With every passing day almost, the next-generation ARM Cortex A72 processor core continues to surprise with its robust performance in benchmarking charts.
The ARM Cortex A72 is the new heavy-hitter processor technology from UK’s ARM Holdings that will feature in nearly all high-end, and some mid-range, processors that are going to be launched starting from June. It will replace the current Cortex A57.
As the name indicates, the A72 is turning out to be an absolute beast according to the benchmarking numbers.
As of now, only one chip with A72 cores, the MediaTek MT8173, has been released into the wild. Snapdragon 618 and 620, which will be found inside phones released over the next 2 months, will also come with Cortex A72 cores. Also built on a 28 nm process, the Snapdragon 620 will combine four Cortex A72 cores with four Cortex A53, while the Snapdragon 618 will come with two Cortex A72 cores.

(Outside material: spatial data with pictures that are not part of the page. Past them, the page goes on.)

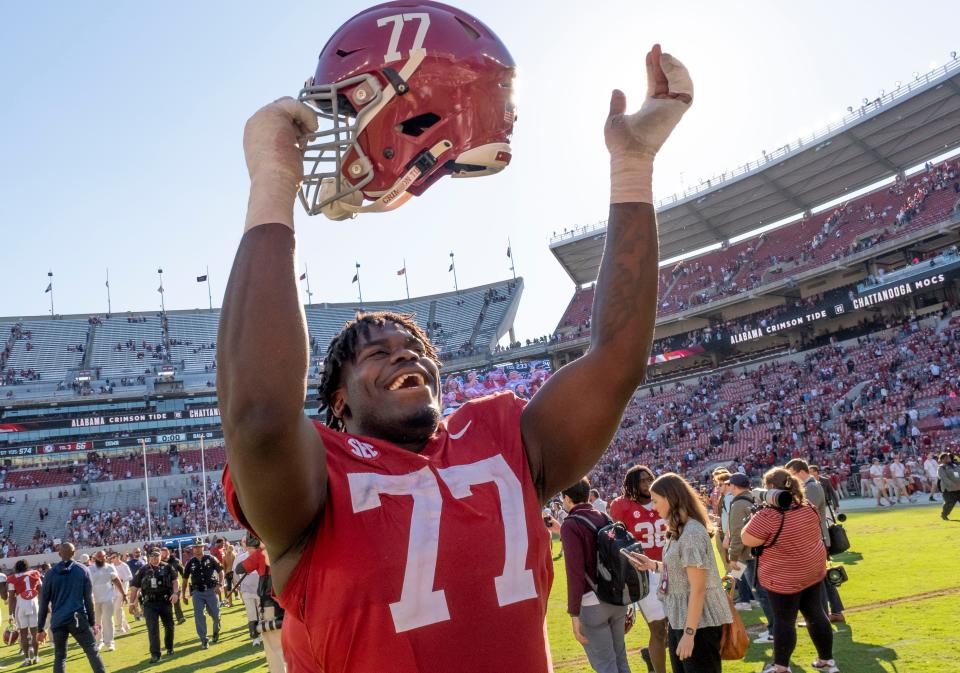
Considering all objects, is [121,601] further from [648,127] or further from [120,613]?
[648,127]

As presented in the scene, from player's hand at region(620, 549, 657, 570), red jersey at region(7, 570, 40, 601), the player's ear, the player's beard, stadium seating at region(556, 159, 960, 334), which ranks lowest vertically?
red jersey at region(7, 570, 40, 601)

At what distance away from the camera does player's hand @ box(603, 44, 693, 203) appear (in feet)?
6.61

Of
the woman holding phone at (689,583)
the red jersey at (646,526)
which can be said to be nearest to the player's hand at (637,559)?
the woman holding phone at (689,583)

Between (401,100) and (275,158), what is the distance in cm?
39

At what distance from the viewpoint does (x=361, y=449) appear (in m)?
1.88

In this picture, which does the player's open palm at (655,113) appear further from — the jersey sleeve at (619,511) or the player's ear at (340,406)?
the jersey sleeve at (619,511)

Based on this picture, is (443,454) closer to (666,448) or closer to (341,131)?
(341,131)

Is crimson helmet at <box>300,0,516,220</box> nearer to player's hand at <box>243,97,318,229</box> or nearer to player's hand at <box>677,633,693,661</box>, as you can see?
player's hand at <box>243,97,318,229</box>

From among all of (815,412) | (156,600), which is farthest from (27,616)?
(815,412)

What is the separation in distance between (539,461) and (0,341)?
60854mm

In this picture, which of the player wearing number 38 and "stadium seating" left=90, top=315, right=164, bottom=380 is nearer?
the player wearing number 38

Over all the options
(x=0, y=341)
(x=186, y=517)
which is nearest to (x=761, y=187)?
(x=186, y=517)

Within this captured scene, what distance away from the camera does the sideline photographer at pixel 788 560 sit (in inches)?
235

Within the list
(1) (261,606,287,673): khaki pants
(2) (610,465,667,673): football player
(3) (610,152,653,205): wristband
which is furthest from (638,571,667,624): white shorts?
(3) (610,152,653,205): wristband
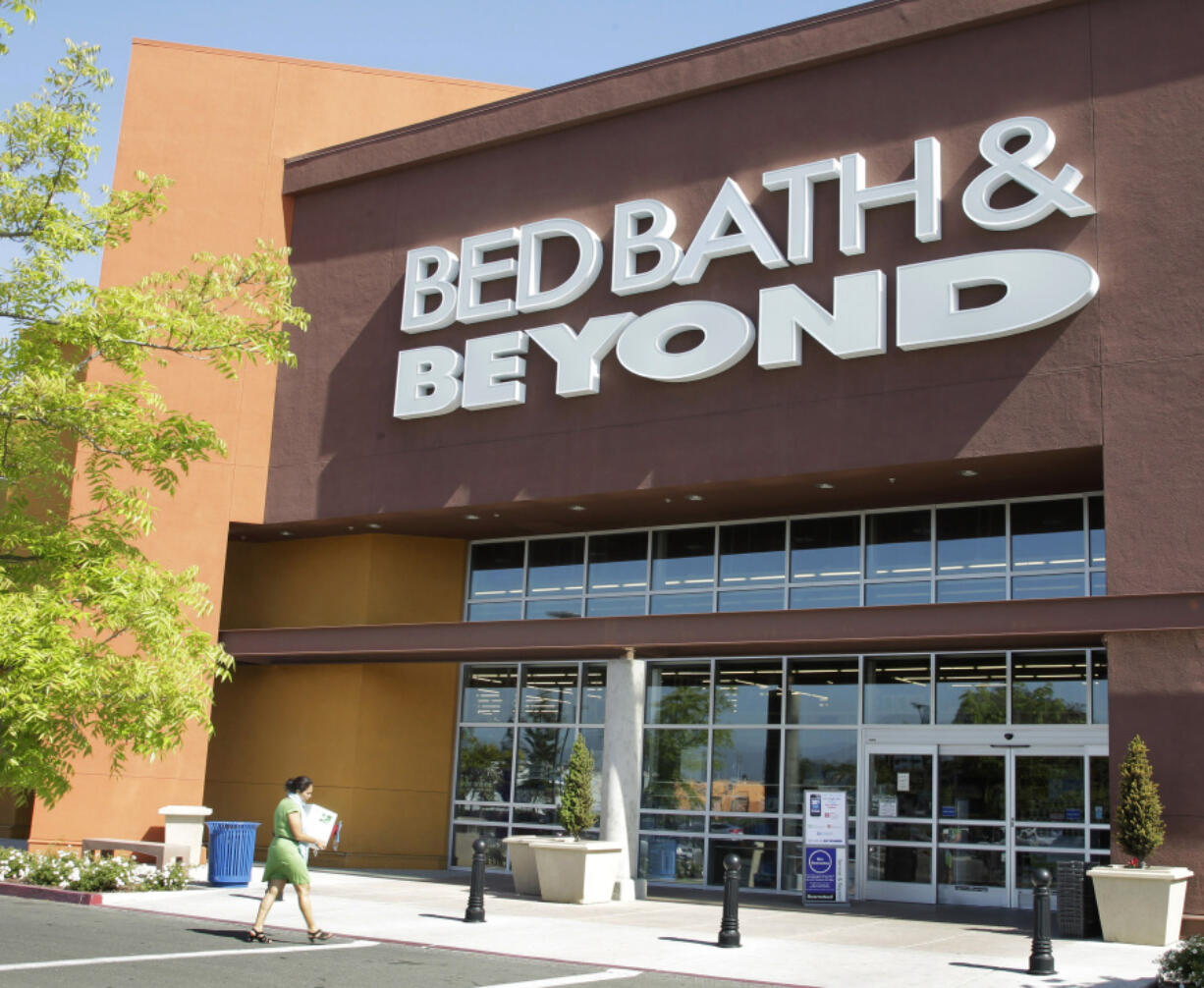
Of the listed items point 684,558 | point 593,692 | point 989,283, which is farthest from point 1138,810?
point 593,692

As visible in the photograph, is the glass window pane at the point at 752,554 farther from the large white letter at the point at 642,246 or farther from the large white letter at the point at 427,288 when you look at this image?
the large white letter at the point at 427,288

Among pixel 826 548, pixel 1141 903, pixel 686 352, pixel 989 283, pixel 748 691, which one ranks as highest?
pixel 989 283

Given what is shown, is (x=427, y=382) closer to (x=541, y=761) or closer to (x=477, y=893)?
(x=541, y=761)

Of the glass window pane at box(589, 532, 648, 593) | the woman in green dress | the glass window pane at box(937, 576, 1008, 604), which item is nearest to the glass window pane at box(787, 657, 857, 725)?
the glass window pane at box(937, 576, 1008, 604)

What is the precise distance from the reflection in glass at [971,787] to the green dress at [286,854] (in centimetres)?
1090

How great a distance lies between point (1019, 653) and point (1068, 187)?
7.14 meters

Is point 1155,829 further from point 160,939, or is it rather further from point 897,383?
point 160,939

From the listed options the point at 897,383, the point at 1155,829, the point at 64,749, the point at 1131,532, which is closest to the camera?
the point at 64,749

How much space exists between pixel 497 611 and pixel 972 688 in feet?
31.0

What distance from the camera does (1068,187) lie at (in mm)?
18828

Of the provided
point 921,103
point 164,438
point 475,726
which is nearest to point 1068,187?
point 921,103

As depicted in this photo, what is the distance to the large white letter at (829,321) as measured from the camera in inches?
786

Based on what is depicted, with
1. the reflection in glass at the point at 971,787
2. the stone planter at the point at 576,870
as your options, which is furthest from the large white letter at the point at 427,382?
the reflection in glass at the point at 971,787

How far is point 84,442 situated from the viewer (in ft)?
49.2
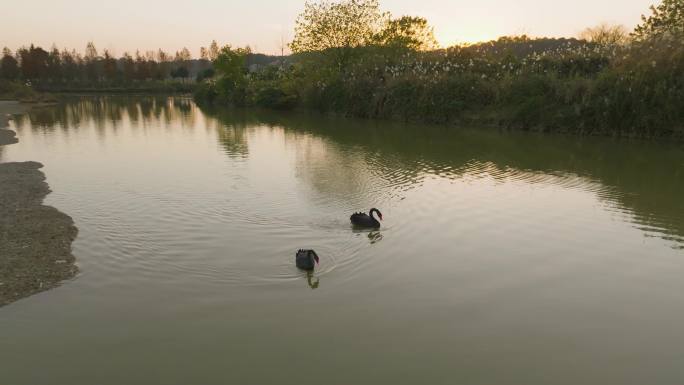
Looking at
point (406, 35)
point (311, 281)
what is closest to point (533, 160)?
point (311, 281)

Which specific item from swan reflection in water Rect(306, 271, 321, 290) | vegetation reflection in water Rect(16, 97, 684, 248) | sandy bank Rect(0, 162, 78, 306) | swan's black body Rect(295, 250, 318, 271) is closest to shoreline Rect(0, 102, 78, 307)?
sandy bank Rect(0, 162, 78, 306)

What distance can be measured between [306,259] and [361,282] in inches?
45.2

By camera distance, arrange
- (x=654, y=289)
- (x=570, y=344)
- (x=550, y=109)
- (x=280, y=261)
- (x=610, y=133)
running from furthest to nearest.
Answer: (x=550, y=109), (x=610, y=133), (x=280, y=261), (x=654, y=289), (x=570, y=344)

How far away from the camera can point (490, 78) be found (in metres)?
39.7

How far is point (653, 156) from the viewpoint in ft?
78.8

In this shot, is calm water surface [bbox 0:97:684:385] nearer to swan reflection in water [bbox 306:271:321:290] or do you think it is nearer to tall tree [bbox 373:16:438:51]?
swan reflection in water [bbox 306:271:321:290]

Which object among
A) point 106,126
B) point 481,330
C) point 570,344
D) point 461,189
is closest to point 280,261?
point 481,330

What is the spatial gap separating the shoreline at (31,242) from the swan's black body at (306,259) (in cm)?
433

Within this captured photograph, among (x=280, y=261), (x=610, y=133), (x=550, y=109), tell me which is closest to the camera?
(x=280, y=261)

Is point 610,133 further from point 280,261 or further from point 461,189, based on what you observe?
point 280,261

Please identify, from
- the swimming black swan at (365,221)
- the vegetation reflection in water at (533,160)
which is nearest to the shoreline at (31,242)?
the swimming black swan at (365,221)

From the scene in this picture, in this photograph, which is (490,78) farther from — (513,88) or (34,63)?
(34,63)

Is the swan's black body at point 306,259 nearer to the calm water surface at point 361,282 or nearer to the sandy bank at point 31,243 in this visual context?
the calm water surface at point 361,282

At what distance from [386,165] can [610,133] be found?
699 inches
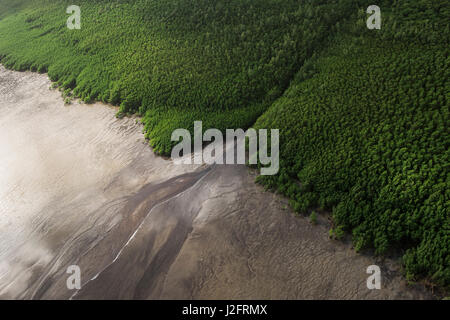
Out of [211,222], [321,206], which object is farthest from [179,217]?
[321,206]

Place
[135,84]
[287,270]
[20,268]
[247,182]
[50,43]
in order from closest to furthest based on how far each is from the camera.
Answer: [287,270], [20,268], [247,182], [135,84], [50,43]

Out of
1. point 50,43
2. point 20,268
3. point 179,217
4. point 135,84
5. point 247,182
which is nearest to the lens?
point 20,268

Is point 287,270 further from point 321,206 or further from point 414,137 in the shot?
point 414,137
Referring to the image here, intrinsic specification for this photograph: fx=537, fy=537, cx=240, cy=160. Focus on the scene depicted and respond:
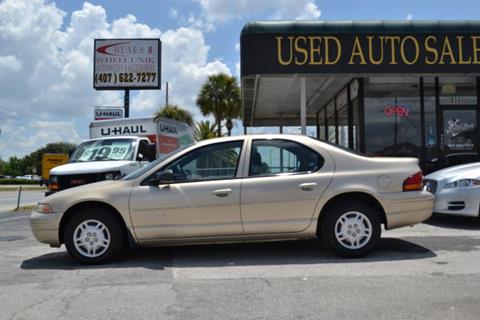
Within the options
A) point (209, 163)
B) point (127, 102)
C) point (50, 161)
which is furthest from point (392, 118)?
point (127, 102)

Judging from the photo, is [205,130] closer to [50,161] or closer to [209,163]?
[50,161]

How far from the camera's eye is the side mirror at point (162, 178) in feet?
21.1

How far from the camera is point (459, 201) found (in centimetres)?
892

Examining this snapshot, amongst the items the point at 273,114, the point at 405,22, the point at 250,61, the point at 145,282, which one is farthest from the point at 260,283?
the point at 273,114

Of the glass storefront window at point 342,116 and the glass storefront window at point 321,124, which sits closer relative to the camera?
the glass storefront window at point 342,116

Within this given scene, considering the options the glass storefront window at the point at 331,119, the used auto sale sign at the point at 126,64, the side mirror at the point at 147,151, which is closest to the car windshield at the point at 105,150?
the side mirror at the point at 147,151

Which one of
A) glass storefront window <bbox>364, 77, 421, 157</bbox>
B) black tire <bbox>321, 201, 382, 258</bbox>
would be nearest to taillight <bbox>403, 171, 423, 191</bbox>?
black tire <bbox>321, 201, 382, 258</bbox>

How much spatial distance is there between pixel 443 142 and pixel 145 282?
32.0 feet

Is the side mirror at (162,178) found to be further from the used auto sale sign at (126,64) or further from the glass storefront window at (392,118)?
the used auto sale sign at (126,64)

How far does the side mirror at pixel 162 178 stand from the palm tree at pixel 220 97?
27.8 meters

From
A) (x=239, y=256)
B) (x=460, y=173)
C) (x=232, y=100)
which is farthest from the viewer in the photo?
(x=232, y=100)

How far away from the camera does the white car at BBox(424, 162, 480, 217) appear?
29.0 ft

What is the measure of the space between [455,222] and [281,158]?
4.78 metres

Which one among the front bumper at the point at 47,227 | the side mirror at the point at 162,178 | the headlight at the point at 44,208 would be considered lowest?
the front bumper at the point at 47,227
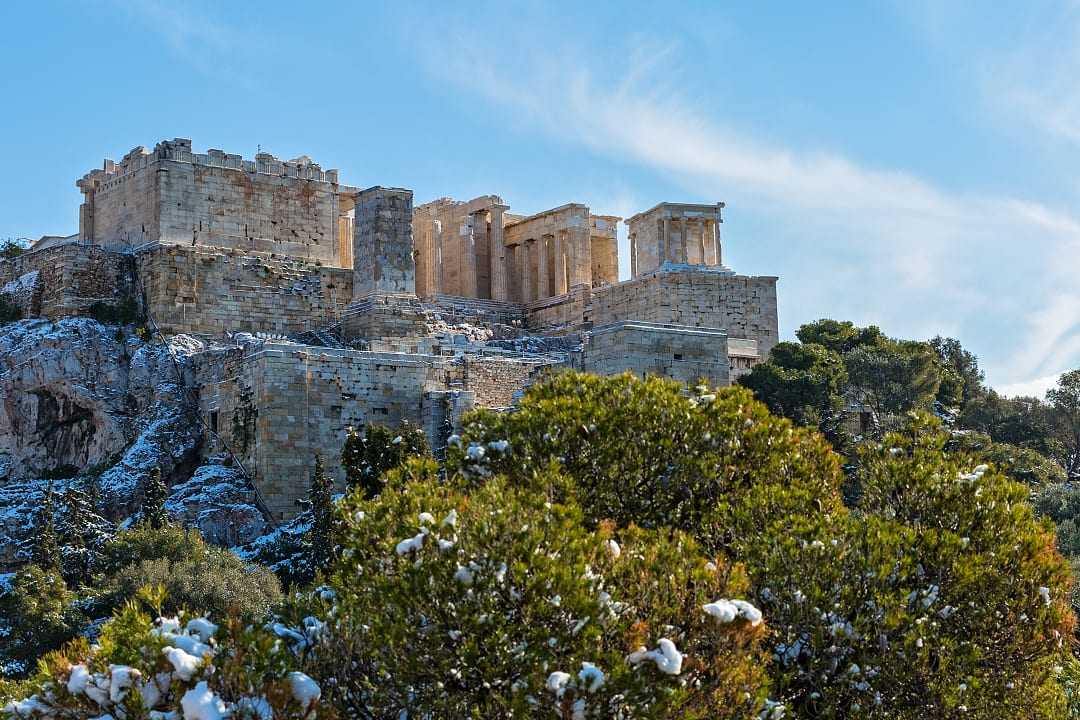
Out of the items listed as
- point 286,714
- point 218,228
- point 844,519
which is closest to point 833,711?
point 844,519

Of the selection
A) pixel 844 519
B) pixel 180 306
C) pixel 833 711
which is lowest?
pixel 833 711

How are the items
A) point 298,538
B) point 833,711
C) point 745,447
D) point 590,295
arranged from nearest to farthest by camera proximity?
1. point 833,711
2. point 745,447
3. point 298,538
4. point 590,295

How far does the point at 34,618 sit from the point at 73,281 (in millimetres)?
12993

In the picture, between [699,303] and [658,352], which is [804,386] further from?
[658,352]

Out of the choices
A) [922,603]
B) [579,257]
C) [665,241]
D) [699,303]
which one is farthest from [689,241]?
[922,603]

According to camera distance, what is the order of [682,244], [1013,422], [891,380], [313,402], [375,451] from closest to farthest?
[375,451]
[313,402]
[891,380]
[682,244]
[1013,422]

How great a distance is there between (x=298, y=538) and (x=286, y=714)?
773 inches

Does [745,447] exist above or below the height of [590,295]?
below

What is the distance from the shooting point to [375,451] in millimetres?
35188

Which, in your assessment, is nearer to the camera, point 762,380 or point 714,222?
point 762,380

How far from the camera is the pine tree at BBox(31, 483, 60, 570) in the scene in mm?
34469

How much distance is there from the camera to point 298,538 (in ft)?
118

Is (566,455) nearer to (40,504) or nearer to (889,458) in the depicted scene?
(889,458)

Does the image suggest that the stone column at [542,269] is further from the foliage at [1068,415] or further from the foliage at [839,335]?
the foliage at [1068,415]
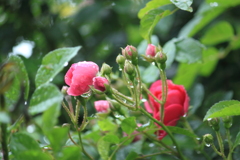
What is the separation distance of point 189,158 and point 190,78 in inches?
12.4

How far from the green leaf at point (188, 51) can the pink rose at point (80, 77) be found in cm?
32

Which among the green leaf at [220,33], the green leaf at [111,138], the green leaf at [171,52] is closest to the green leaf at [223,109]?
the green leaf at [111,138]

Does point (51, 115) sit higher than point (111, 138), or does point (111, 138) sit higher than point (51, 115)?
point (51, 115)

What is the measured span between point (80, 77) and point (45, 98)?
12 centimetres

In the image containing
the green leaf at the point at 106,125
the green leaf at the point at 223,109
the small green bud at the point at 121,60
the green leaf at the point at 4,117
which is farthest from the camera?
the green leaf at the point at 106,125

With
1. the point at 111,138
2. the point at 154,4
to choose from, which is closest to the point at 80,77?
the point at 111,138

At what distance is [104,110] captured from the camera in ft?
2.26

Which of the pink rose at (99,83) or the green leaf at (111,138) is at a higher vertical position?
the pink rose at (99,83)

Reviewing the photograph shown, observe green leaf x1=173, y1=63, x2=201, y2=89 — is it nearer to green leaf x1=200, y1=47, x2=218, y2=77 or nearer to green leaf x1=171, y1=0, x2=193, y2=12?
green leaf x1=200, y1=47, x2=218, y2=77

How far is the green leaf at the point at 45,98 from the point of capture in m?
0.45

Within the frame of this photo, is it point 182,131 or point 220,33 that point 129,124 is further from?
point 220,33

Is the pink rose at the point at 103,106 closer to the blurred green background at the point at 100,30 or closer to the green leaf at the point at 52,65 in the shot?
the green leaf at the point at 52,65

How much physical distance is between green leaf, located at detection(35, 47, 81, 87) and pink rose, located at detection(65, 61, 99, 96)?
2 centimetres

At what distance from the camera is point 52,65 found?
24.3 inches
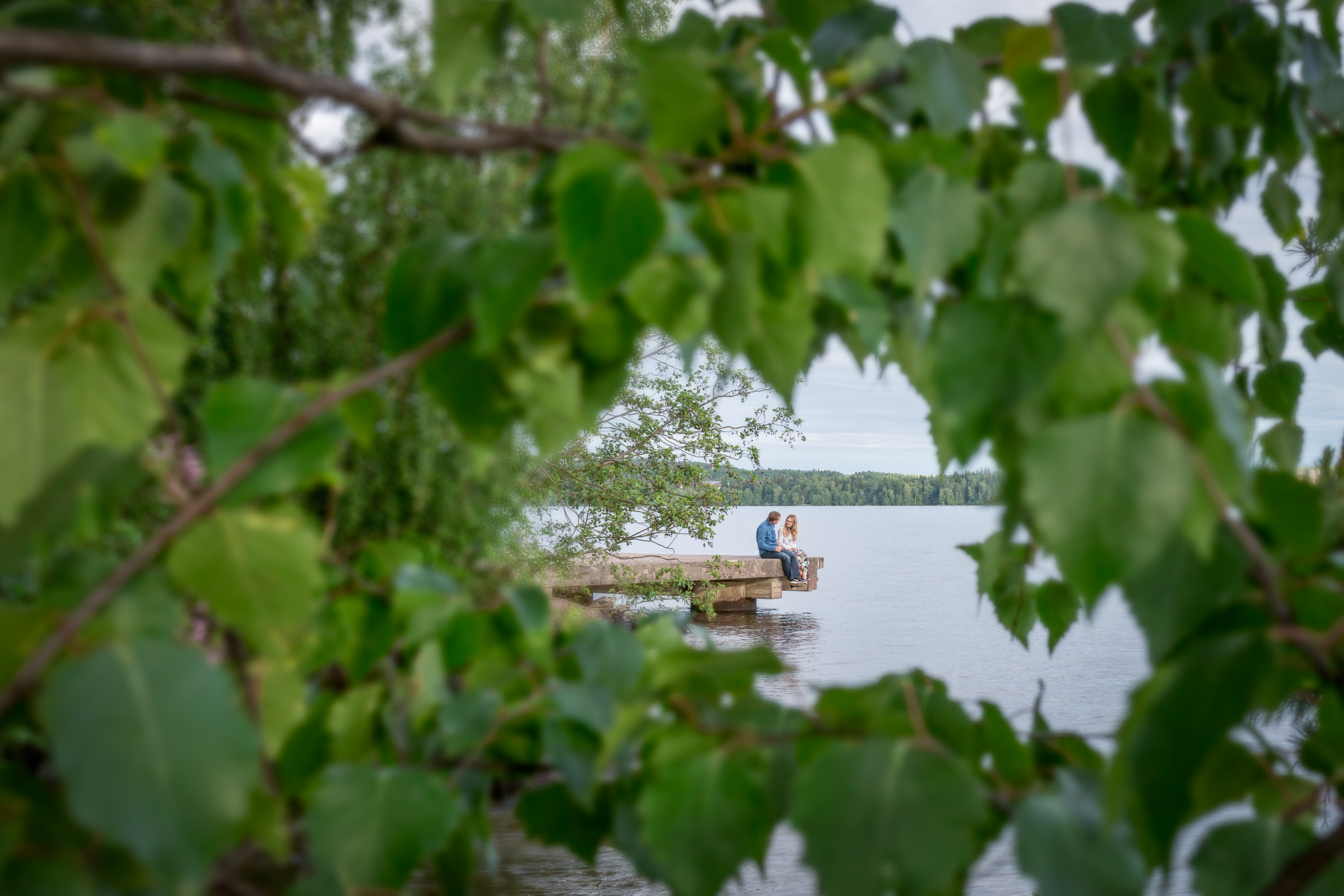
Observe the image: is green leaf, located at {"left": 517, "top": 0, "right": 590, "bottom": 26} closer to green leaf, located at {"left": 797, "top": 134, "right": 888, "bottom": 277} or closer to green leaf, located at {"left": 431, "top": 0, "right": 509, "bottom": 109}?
green leaf, located at {"left": 431, "top": 0, "right": 509, "bottom": 109}

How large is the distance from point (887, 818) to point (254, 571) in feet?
0.84

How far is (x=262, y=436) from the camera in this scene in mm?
355

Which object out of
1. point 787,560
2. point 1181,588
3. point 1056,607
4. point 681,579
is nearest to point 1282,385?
point 1056,607

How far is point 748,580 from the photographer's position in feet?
34.9

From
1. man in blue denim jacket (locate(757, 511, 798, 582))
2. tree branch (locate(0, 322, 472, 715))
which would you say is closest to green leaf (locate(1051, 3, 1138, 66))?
tree branch (locate(0, 322, 472, 715))

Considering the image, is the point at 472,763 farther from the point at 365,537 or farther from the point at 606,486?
the point at 606,486

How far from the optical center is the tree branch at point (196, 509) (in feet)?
0.92

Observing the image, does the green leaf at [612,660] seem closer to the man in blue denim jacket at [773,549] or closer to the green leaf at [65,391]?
the green leaf at [65,391]

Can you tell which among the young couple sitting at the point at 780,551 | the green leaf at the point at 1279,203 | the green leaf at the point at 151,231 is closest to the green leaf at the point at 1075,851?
the green leaf at the point at 151,231

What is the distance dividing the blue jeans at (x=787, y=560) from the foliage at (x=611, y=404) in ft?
35.8

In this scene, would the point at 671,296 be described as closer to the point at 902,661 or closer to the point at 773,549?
the point at 902,661

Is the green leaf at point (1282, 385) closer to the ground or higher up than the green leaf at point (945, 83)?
closer to the ground

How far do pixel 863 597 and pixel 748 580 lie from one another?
4825 mm

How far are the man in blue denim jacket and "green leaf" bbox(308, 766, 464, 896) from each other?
1099cm
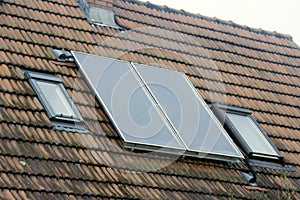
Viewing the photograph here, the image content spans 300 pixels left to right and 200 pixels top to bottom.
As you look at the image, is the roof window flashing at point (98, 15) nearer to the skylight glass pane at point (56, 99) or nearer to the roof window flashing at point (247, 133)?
the roof window flashing at point (247, 133)

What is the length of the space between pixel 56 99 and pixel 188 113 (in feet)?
6.48

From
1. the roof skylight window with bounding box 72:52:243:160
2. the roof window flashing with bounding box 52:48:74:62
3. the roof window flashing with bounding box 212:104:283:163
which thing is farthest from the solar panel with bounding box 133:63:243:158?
the roof window flashing with bounding box 52:48:74:62

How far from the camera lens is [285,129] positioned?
14586 mm

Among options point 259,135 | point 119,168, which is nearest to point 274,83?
point 259,135

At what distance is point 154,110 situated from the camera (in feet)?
42.0

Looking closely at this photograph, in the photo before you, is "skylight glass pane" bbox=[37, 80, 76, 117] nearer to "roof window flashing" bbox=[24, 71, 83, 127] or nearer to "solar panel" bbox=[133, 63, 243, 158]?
"roof window flashing" bbox=[24, 71, 83, 127]

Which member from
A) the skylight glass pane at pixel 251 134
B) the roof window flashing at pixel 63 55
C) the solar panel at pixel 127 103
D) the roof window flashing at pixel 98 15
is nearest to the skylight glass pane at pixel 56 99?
the solar panel at pixel 127 103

While early results of the Mediatek chip on Geekbench had thrown up numbers of around 1400 points (which in itself was a record for mobile and tablet processors), recent tests have raised that number to 1700. The Cortex A57 can only score around 1,250.
At 1700 points using a single core, the chip is about 70% more powerful than Intel’s most powerful offering in tablet or mobile space in the latest generation — the Airmont core inside the Atom Z8700 2.4 GHz. The Atom scores around 1,020 points.
Another factor to keep in mind is that the Atom Z8700 is built on 14 nm process, while the MT8173 is built on the 28 nm processor. When Cortex A72 starts getting slapped on to 14/16 nm chips by the middle of this year, the difference in performance will be 2 times compared to the Airmont cores.
This level of performance difference is extremely high to be covered in a single generation. Intel’s next core update – the Goldmont – was originally promised for mid-2015. If Broxton (the chip with Goldmont inside) was indeed to debut over the next couple of months, and came with a 70% or so performance boost over Airmont, Intel would have put up a decent fight with ARM’s Cortex A72-based processors.
However, the Goldmont/Broxton project has been hit by delays and is now expected to yield results only by the second half of next year — more than a year after phones and tablets with A72 cores hit the market.
By then, ARM would have cleaned out the market, and Intel would be largely in the same condition as it is now — of throwing dollars to get OEMs to build phones and tablets around its chips.